No trajecto, pude então aperceber-me melhor da tremenda amplitude da tragédia com os Incêndios generalizados e “comuns”.  Hoje, reconheço que fui muito imprudente ao meter-me à estrada naquelas condições, literalmente muito por dentro do fumo e quase por dentro das chamas…numa viatura a gasolina… Mas cheguei lá, a Lagares da Beira, cerca da 1 hora da manhã de dia (noite) 16 Outubro.

Fui direito ao Quartel desta Corporação. Cá fora, estavam alinhadas várias viaturas – mas imóveis – com as luzes acesas.

Falei de imediato com o respectivo Comando a rogar-lhe que enviasse algumas viaturas para o combate ao Fogo na minha Povoação. Porém, não corresponderam ao apelo apesar da minha repetida insistência!  Afinal, Lagares da Beira e redondezas também ardiam…

Na situação, tentei outros trajectos que não a EN 230 para regressar à minha Terra. Consegui chegar a Travanca de Lagos mas não consegui sair por Midões (Tábua) que tinha incêndios generalizados. Uma hora depois, acabei por conseguir atingir Oliveira do Hospital (cidade) e, até aí, passei pelo troço de estrada em que havia algumas viaturas e casas carbonizadas, umas, e ainda a arder, outras…  Não parei para ver…

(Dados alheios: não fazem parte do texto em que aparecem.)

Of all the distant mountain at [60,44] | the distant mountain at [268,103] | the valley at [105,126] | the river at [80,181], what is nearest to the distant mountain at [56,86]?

De Oliveira do Hospital (cidade) segui de novo pela EN 230 em direcção a Lagares da Beira onde esperei um pouco até seguir para Vila Franca da Beira em conjunto com mais duas viaturas particulares e ainda debaixo “de fogo”… Mais imprudência mas não consegui resistir à lembrança – ao quase pânico –  de ter a casa a arder…com a família por lá e eu a poucos quilómetros de distância…  Embora eu não tenha sentido um grande medo – estive sempre determinado a seguir em frente — a tensão foi tão grande que por ali andei e conduzi quase sempre todo encharcado por suores quentes e frios… Ou seja, entendo agora melhor as razões pelas quais há Gente que se mete nestes perigos e, em seguida, acaba por ter, digamos que, menos “sorte” do que eu tive nesta noite… Sim, há causas que justificam estas “imprudências” e nos dão impulso para as cometermos!

 As minhas maiores “descobertas” dessa noite…

Claro que a maior de todas  foi a “descoberta” da violência, simultaneidade e extensão dos Incêndios ! Mas desejo salientar que durante umas duas horas no meio do fogo, em vários trajectos e Povoações, eu não vi GNR…ou Bombeiros.   Aliás, eu só vi Bombeiros mas no seu Quartel em Lagares da Beira, aí retidos, na noite de 15 para 16 de Outubro, alegadamente por terem viaturas com sistemas eléctricos – modernos e às tantas “ecológicos” – mas praticamente inoperacionais numa situação extremamente crítica em que, é sabido, uma das primeiras coisas a falhar é, quase sempre e como acontecia, a energia eléctrica da rede!  Eis pois uma “descoberta” verdadeiramente inacreditável !…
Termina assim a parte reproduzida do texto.